Finding demand curves for public goods, and social demand curves - FreeEconHelp.com, Learning Economics... Solved!

9/24/11

Finding demand curves for public goods, and social demand curves

This post goes over a public goods question, where the individual demand curves need to summed up in order to get a legitimate social demand curve.  The reason we need a social demand curve is because everyone benefits from the good in question, so if each consumer only buys until they are satisfied, then they are ignoring the potential benefits to others in the market.

Four towns share a common water source. By buying open land along the watershed (area from which the water flows) the towns can preserve its purity from sewage, road runoff, and such. The land demand schedule for each town based on water treatment costs saved can be expressed as

P = $34,000-10Qd

where Qd is acres purchased and P is the price the town would be willing to pay.

a. If the cost of land is $30,000 per acre, how much land will be purchased if each town operates independently? How much if they form a joint commission for land purchases? Graph the different possibilities. (If the economic theory is not clear, imagine representatives of the four towns sitting around a table, discussing the costs and benefits of purchasing different amounts of land.)

b. Which is the socially efficient solution and why? How would the answers change if the price of land was $36,000 per acre?
c. Discuss this in terms of the demand for clean water. Is clean water a public good in this case? Can water generally be considered a public good?

The first step to answering a. is to plug in the price of land into the demand function:
$30,000 = $34,000 – 10*Qd
If we add 10Qd to both sides, subtract 30,000 from both sides, and then divide by 10, we will get:
Qd = 400

If each town operates independently then they will each buy 400 acres of land, because that is what their individual demand curves would suggest. 
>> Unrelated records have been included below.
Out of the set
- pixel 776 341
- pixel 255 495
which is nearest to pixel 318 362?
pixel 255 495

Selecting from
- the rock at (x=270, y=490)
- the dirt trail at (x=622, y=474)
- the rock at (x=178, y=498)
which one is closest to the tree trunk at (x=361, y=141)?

If the representatives get together, they will realize that when one town buys an acre of land, the other three benefit from that purchase.  In order to internalize this positive externality, we need to account for it.  To that to this problem, we will need to add together the 4 different demand functions, and come up with a new one (this process is similar to the way the demand curve for a public good is created).

So our new demand function will be P = $136,000 – 40Qd, and the associated graph will look like:

In the above graph, the D curve represents each town’s individual demand curve, and it shows that the intersection between the given price and the individual demand curve occurs at Q = 400.  If they each operate independently then a total of 1,600 acres get purchased.  However when we construct the social demand line, we see that the new intersection occurs at a Q of 2650, which is much higher than the 1600 with everyone operating independently.

We can solve for Qd with the new demand function.  To do this we have to add 40Qd to both sides, subtract 30,000 from both sides, and then divide by 40, and we get:
Qd = 2650

This joint venture amount is much larger than the individual amount because the towns now understand that when they purchase more, they are benefiting their neighbors as well.  Under this scenario, each town would purchase 662.5 acres instead of 400.

For part b we need to consider the benefits to society, so the social demand curve is the correct choice.  The reason we need to use the social demand curve is because we have externalities occurring in the market that need to be accounted for.  You could also use the definition of a public good, which states that the individual demand curves for the public good need to summed up vertically instead of horizontally as they are for normal (non-public) goods.  

Now if the price increased to $36,000 per acre, no land would be bought if each town operated independently.  This is because the optimal amount of land being bought would be negative, and since this is not possible, we default to zero. 

However, if we sum up the demand curves, and account for the externality then a positive amount would be bought, see the graph below:

With a price of $36,000, the optimal amount of land bought jointly would be:
$36,000 = $136,000 – 40Qd
Add 40Qd to both sides, subtract 36,000 from both sides, and divide by 40 to get:
Qd = 2,500
So a total of 2,500 acres would be purchased, meaning 625 acres would be bought by each town.

For the last question, water is definitely a public good.  But water can’t always be considered a public good, for example bottled water is consumed by someone then disposed of.  I suppose dirty water would be a public good, but clean fresh water is definitely rival (only one person can use it) but not necessarily excludible is it is a lake or aquifer.  Also, recreation on lakes and the ocean would be considered a public good.  It really depends on how exactly you look at it.